Direction>
Transcribe, exactly as they appear, only the lines from the one holding "As can be seen" through the end of the entries below.

--- Start Data ---

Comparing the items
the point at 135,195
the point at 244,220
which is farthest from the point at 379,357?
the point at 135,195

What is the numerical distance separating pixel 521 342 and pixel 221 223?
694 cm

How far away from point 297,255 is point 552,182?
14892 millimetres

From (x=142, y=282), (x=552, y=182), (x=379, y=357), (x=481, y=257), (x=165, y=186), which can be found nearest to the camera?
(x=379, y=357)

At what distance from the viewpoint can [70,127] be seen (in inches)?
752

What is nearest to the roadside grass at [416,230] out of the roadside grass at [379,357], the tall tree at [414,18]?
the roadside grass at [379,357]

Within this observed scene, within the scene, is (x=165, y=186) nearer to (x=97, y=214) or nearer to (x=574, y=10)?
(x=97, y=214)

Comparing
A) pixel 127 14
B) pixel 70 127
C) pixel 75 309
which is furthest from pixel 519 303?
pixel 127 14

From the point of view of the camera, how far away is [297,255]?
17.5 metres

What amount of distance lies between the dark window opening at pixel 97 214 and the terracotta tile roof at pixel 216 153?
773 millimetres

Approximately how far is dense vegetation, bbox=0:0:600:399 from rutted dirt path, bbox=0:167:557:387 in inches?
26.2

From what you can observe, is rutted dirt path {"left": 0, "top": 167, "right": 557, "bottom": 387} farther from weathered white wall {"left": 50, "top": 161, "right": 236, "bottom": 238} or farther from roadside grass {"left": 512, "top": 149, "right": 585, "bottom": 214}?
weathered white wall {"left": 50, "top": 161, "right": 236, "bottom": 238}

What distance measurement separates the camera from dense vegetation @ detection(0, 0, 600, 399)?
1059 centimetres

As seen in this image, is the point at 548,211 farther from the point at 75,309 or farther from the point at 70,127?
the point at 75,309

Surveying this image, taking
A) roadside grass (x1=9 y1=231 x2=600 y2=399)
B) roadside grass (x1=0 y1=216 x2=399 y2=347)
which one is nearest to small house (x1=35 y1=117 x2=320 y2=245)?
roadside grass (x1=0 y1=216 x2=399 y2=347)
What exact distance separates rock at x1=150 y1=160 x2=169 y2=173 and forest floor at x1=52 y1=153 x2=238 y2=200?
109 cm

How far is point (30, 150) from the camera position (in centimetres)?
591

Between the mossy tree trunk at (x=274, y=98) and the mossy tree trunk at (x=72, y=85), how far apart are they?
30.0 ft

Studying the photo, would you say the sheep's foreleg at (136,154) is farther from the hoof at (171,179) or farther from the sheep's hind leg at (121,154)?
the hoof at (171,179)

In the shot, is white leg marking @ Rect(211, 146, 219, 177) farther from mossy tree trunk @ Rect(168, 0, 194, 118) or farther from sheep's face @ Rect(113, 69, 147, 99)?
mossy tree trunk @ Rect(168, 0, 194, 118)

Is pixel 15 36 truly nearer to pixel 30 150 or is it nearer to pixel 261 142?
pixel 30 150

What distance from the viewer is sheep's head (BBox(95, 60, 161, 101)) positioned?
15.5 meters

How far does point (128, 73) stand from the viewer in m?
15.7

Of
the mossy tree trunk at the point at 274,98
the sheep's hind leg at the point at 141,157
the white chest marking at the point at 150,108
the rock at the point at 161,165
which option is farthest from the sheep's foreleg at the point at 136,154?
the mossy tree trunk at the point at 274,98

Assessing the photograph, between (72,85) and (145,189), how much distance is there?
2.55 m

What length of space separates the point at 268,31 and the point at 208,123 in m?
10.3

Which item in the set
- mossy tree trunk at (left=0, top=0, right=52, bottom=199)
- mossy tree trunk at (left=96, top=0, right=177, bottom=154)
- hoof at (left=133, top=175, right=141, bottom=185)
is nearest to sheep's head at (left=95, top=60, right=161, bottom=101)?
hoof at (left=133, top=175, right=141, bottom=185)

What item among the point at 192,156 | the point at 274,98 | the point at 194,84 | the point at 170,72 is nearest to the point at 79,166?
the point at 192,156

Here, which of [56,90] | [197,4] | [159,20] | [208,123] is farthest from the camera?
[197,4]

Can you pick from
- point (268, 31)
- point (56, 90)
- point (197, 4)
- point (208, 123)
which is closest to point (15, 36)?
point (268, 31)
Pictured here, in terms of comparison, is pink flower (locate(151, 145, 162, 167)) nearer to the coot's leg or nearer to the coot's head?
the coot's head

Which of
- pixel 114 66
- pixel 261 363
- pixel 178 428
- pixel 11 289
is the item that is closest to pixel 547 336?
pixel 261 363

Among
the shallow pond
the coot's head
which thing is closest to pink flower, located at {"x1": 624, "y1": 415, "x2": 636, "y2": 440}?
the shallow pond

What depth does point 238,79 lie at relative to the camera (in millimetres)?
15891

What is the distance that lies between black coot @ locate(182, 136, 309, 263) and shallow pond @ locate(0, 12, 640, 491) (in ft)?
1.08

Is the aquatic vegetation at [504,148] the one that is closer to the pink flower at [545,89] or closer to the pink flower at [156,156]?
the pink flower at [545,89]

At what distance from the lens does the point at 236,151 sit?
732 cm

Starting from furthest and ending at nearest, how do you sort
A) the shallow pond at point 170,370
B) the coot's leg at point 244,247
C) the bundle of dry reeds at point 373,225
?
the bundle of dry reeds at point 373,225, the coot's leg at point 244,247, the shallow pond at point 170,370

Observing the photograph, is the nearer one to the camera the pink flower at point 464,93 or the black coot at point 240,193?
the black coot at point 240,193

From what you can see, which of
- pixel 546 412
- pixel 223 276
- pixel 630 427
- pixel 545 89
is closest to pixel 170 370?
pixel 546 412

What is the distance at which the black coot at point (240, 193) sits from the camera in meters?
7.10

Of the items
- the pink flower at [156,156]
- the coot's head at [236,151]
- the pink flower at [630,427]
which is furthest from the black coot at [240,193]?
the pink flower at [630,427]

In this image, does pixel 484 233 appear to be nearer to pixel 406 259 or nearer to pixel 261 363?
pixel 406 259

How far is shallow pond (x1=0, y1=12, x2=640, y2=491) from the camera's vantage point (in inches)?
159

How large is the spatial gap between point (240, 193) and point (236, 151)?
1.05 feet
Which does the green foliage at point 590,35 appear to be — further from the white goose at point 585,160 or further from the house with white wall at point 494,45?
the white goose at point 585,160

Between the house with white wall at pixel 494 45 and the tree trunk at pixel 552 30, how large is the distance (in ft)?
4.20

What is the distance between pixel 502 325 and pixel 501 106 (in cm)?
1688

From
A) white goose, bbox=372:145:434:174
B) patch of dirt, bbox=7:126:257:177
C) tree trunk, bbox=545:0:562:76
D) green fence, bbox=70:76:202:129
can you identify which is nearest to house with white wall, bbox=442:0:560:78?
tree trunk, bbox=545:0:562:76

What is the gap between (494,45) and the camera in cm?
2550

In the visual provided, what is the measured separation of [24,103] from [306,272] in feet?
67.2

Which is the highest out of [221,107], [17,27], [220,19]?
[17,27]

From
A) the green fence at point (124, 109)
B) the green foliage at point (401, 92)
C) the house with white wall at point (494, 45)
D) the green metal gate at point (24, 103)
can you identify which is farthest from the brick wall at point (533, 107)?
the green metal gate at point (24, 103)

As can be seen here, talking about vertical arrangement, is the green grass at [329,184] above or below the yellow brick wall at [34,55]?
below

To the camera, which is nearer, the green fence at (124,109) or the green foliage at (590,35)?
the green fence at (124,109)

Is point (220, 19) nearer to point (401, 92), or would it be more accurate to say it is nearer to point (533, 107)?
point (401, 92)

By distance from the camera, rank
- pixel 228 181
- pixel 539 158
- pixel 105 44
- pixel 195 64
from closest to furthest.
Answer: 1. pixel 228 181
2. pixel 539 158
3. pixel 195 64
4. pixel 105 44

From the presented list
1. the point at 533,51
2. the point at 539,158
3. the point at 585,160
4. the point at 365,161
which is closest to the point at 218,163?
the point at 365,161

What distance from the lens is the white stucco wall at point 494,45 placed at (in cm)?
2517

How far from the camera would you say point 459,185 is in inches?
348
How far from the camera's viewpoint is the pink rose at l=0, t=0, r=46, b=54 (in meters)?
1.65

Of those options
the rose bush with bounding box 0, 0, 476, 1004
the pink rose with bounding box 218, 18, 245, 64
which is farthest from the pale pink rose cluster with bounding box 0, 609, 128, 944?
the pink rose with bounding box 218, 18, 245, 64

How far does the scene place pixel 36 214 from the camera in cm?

--- End Data ---

Full solution>
As can be seen here, talking about vertical arrangement, is the green grass at [329,184] above or below the yellow brick wall at [34,55]?
below

To the camera, which is nearer, the green fence at (124,109) or the green foliage at (590,35)?
the green fence at (124,109)

Is point (220, 19) nearer to point (401, 92), or would it be more accurate to say it is nearer to point (533, 107)?
point (401, 92)

By distance from the camera, rank
- pixel 228 181
- pixel 539 158
- pixel 105 44
- pixel 195 64
from closest to furthest.
Answer: 1. pixel 228 181
2. pixel 539 158
3. pixel 195 64
4. pixel 105 44

From the presented list
1. the point at 533,51
2. the point at 539,158
3. the point at 585,160
4. the point at 365,161
which is closest to the point at 218,163?
the point at 365,161

What distance from the lens is the white stucco wall at point 494,45 placed at (in cm)?
2517

How far from the camera would you say point 459,185 is in inches?
348
How far from the camera's viewpoint is the pink rose at l=0, t=0, r=46, b=54 (in meters)?
1.65

Of those options
the rose bush with bounding box 0, 0, 476, 1004
the pink rose with bounding box 218, 18, 245, 64
which is farthest from the pale pink rose cluster with bounding box 0, 609, 128, 944?
the pink rose with bounding box 218, 18, 245, 64

How far does the scene place pixel 36 214 from the camera in cm?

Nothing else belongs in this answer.